ASCELIN, monge de Bec, nasceu em Poitiers, como resulta de uma carta de Berengário ao monge Ricardo, P. L., t. CL, col. 69. Entrou no mosteiro sob o governo do B. Hellouin aproximadamente na mesma época que Lanfranc.
Assistiu, em 1050, à conferência que teve lugar em Brionne, por instigação do duque da Normandia, Guilherme, o Bastardo, entre vários religiosos de Bec e o herege Berengário. Berengário não respondeu aos seus contraditores e não fez qualquer concessão. Escreveu, pouco depois, ao monge Ascelin para realçar algumas circunstâncias da conferência. Ascelin replicou a essa carta.
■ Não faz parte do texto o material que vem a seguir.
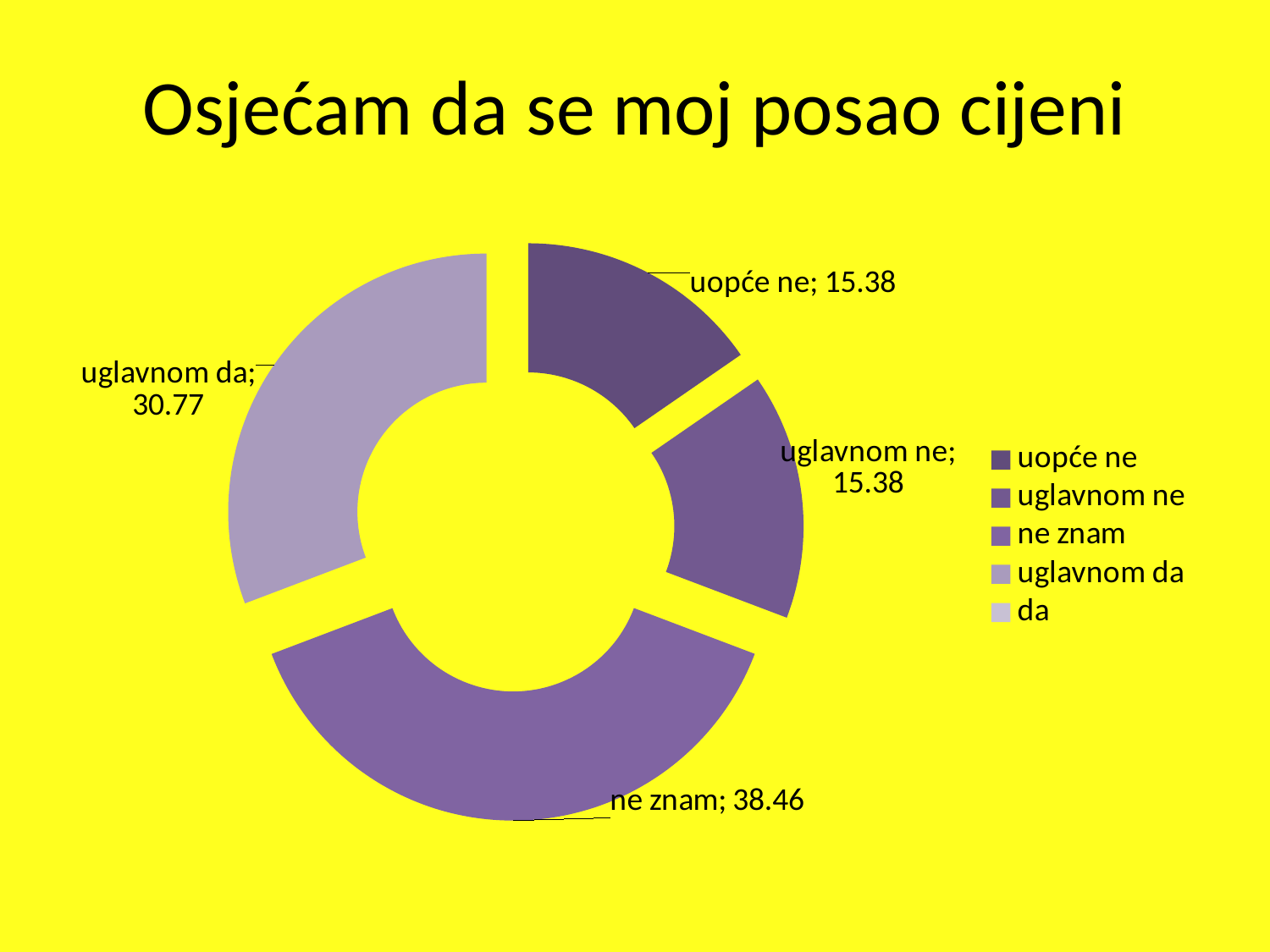
Which is larger, the value for "ne znam" or the value for "uglavnom da"? ne znam Which category has the largest slice? ne znam What is the difference between the values for "ne znam" and "uglavnom da"? 7.69 What is the value shown for "uglavnom ne"? 15.38 What is the value shown for "uglavnom da"? 30.77 What is the difference between the values for "uglavnom da" and "uopće ne"? 15.39 What is the title of the chart? Osjećam da se moj posao cijeni What kind of chart is shown on the slide? doughnut (pie) chart What is the value shown for "ne znam"? 38.46 What is the value shown for "uopće ne"? 15.38 Which is larger, the value for "uglavnom da" or the value for "uglavnom ne"? uglavnom da How many entries does the legend list? 5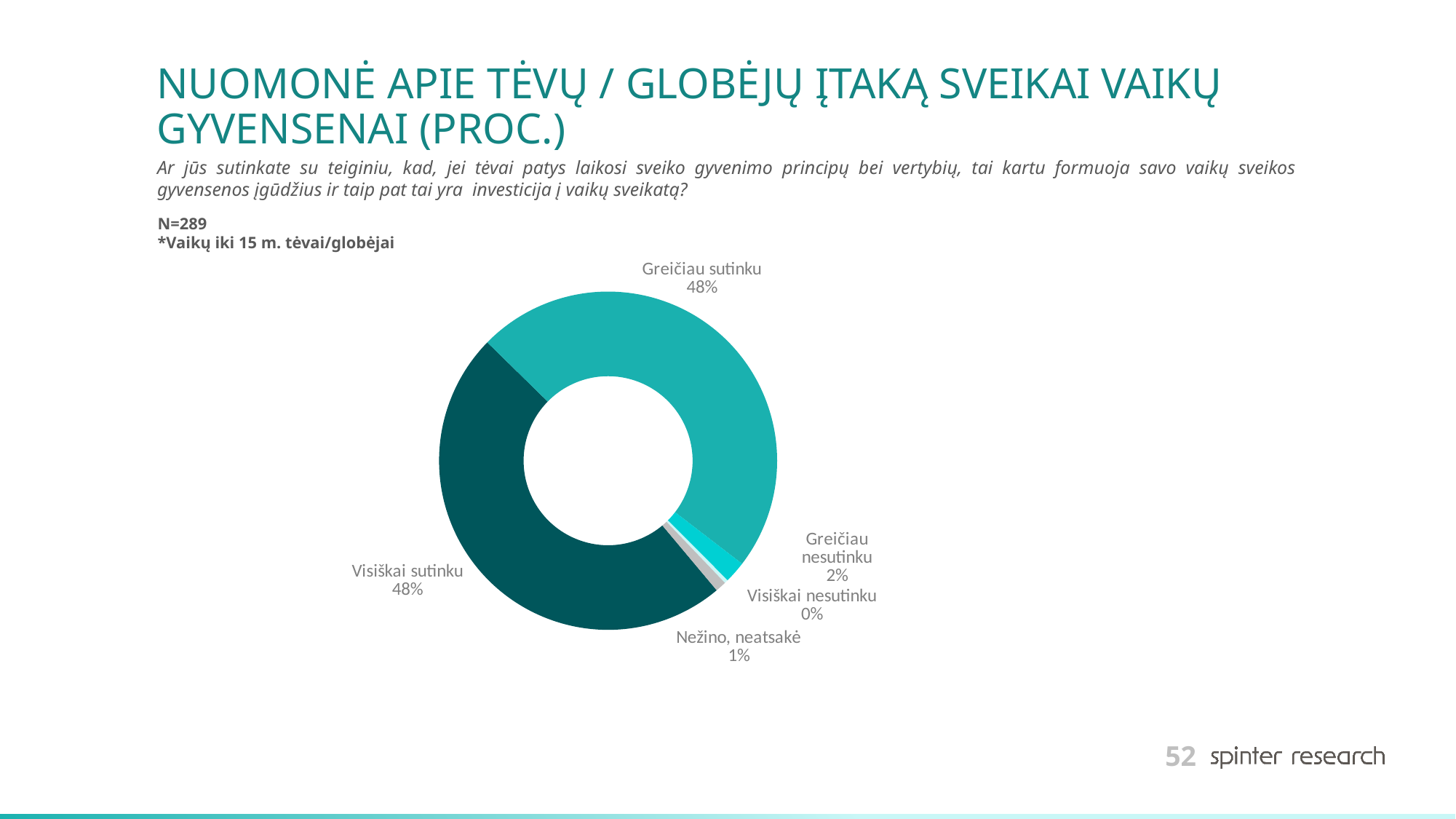
What share is shown for "Nežino, neatsakė"? 1% What share is shown for "Greičiau nesutinku"? 2% What type of chart is shown on the slide? Pie chart (doughnut) What is the difference in percentage points between "Visiškai sutinku" and "Greičiau nesutinku"? 46 Which is larger: the share for "Greičiau nesutinku" or for "Nežino, neatsakė"? Greičiau nesutinku How many categories are shown in the chart? 5 What is the sample size (N) stated on the slide? N=289 What share is shown for "Visiškai nesutinku"? 0% Do the shares for "Greičiau sutinku" and "Visiškai sutinku" have the same value? Yes, both 48% What percentage of respondents answered "Visiškai sutinku"? 48% What percentage of respondents answered "Greičiau sutinku"? 48% Which category has the smallest share in the chart? Visiškai nesutinku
A sua resposta, firme e precisa, foi editada por Luc d'Achery nas adições acrescentadas à vida de Lanfranc, publicada à frente das obras do arcebispo de Cantuária, Paris, 1648, P. L., t. CL, col. 67-68; por du Boulay, Historia universitatis parisiensis, Paris, 1665, t. Ier, p. 430-431; e por Labbe, Concilia, Paris, 1671, t. IX, col. 1057-1059.
Nela afirma a sua crença inabalável na presença real do corpo de Jesus Cristo na Eucaristia e apoia-a no testemunho evidente da Escritura bem interpretada; acredita também na realidade do sacrifício da missa, sacrifício que não é contrário às razões naturais, uma vez que é misticamente realizado sobre o altar pela omnipotência de Deus, tão verdadeiramente quanto a encarnação do Verbo no seio de Maria: é o ensinamento dos evangelistas, dos apóstolos e dos doutores, ao qual exorta Berengário a retornar.
Retifica a proposição que Berengário pretendia ter sido emitida na conferência de Brionne por Guilherme, monge de Bec, e que teria dito: « omnem hominem in Pascha sacrilege debere accedere; quant sententiam sacrilegam et inique judicari debere ». Mas tinha dito: « omnem christianum debere in Pascha de mensa dominica communicare, nisi pro aliquo crimine a se perpetrato a tam salubri sequestretur convivio; hoc autem nullo modo fuit, nisi solo praecepto confessoris sui alioquin claves Ecclesiae annullantur ». P. L., t. CL, col. 67.
Ver Berengário. Mabillon, Acta sanctorum ordinis s. Benedicti, Veneza, t. IX, praef., p. XVII, n. 40; Ceillier, Histoire générale des auteurs sacrés et ecclésiastiques, Paris, 1757, t. XX, p. 287-288, 445-446; Histoire littéraire de la France, 2e édit., Paris, 1867, t. VII, p. 554-556; E. du Pin, Bibliothèque des auteurs ecclésiastiques, XIe siècle, Paris, 1699, p. 26-28.